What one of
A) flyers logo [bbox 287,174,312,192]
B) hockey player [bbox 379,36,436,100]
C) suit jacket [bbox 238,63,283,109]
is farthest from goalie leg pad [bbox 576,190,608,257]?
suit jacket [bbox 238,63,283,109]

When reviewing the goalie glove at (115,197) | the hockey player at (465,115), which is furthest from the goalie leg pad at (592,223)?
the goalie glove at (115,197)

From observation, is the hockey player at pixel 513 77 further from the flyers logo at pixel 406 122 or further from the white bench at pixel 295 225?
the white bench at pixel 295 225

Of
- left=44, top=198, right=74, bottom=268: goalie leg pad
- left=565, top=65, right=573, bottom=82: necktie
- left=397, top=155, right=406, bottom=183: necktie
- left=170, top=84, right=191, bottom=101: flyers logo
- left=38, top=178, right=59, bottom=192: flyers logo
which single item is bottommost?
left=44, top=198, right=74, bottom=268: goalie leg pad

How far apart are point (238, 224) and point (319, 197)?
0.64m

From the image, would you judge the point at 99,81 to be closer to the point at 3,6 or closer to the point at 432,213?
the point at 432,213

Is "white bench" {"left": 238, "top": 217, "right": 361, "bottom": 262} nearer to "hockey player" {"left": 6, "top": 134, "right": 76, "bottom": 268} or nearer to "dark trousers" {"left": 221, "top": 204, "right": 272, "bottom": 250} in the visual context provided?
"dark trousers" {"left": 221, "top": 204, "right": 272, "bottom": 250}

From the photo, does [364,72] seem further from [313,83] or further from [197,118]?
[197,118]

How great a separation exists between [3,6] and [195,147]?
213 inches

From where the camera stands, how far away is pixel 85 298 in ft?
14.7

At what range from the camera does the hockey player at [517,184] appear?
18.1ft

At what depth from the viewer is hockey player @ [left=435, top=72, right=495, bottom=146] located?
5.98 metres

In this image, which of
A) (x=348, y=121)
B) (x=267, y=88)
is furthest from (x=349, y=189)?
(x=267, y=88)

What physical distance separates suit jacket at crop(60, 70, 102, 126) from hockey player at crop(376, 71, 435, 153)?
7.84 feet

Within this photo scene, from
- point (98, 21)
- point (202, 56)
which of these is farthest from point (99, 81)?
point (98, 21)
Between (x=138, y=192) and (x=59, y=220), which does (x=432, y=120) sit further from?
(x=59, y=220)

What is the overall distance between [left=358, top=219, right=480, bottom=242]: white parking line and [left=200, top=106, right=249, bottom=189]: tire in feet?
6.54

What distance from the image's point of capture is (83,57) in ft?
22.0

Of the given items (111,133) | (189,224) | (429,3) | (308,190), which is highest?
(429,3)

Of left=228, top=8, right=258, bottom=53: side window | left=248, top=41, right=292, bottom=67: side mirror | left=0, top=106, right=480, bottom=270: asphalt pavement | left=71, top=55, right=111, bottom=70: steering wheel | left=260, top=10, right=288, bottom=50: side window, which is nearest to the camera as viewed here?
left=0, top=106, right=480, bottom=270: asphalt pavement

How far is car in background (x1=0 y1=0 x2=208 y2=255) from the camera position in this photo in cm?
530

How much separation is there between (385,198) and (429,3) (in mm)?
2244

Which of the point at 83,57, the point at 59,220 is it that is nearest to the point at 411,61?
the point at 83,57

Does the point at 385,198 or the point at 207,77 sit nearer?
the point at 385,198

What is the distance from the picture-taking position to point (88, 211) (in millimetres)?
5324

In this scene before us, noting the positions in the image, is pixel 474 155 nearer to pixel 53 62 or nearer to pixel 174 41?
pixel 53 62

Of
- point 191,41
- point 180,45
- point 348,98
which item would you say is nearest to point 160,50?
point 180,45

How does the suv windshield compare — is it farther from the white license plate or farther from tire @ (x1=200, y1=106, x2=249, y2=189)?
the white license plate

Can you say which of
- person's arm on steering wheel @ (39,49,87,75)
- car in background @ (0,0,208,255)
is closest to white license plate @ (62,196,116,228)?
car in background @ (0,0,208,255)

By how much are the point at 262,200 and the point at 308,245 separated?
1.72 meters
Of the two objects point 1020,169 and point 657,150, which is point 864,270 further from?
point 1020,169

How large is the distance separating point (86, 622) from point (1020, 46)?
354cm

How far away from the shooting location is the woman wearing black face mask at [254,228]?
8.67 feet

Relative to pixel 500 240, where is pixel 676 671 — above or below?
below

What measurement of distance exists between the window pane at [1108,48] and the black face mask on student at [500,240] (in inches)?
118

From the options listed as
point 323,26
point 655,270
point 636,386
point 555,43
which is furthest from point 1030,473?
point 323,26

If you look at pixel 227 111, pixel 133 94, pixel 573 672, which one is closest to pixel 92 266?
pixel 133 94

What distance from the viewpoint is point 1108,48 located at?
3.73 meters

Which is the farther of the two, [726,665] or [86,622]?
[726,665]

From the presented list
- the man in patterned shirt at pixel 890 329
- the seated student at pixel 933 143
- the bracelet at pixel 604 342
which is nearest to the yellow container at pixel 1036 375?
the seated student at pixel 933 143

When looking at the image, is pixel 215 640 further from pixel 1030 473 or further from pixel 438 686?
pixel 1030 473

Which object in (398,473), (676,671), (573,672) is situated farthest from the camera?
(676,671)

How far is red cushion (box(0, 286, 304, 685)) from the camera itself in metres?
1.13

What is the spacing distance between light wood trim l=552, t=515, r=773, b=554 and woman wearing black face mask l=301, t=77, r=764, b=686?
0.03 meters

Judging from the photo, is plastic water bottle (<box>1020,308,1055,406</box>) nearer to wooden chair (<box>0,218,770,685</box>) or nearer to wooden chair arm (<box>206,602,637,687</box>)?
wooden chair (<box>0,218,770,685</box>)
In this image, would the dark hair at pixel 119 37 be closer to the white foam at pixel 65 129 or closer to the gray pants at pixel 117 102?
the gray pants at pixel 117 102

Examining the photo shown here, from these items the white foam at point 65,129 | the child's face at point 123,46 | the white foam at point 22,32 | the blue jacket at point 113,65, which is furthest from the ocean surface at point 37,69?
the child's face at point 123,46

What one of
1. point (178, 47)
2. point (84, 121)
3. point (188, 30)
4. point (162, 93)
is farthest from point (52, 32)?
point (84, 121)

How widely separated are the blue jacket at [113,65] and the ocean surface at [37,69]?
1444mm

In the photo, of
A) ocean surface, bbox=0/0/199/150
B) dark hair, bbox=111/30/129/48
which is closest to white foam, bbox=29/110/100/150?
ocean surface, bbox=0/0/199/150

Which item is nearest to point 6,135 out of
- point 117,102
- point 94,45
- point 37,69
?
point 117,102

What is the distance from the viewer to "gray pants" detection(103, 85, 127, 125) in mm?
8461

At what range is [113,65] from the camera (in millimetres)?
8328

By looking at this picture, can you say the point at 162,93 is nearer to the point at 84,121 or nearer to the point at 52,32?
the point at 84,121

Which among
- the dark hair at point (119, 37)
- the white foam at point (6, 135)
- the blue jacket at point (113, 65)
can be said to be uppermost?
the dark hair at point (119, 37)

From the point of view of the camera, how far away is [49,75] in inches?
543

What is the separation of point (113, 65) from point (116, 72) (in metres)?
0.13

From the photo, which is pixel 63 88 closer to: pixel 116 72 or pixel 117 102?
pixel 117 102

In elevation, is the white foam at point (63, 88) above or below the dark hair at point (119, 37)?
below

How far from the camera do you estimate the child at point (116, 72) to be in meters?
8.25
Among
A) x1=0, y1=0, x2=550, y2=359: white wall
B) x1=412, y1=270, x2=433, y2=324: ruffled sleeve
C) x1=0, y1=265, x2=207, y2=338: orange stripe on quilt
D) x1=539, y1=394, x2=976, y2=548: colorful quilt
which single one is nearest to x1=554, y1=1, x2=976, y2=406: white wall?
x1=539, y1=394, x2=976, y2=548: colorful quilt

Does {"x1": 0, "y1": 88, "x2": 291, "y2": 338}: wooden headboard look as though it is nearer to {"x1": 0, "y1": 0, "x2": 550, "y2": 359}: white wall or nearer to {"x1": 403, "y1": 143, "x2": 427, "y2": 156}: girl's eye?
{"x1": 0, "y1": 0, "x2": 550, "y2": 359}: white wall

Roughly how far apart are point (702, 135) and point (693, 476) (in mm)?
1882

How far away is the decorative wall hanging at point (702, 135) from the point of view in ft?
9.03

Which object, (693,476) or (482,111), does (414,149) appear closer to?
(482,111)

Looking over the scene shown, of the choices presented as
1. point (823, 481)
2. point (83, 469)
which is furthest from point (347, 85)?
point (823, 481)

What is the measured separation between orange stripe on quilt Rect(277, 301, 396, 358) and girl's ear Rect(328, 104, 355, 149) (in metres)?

• Exercise description
Reproduce, word for word, every line starting at the line that contains "Roughly how far" and ending with the final line of the entries.

• Reply to the exercise
Roughly how far apart are point (702, 135) and point (693, 476) (in mm)?
1882

How far away is the decorative wall hanging at point (702, 135) from the point of view in ft?
9.03

Which object, (693,476) or (482,111), does (414,149) appear closer to?
(482,111)

Looking over the scene shown, of the choices presented as
1. point (823, 481)
2. point (83, 469)
which is furthest from point (347, 85)?
point (823, 481)

What is the measured separation between orange stripe on quilt Rect(277, 301, 396, 358) and girl's ear Rect(328, 104, 355, 149) (in metres)?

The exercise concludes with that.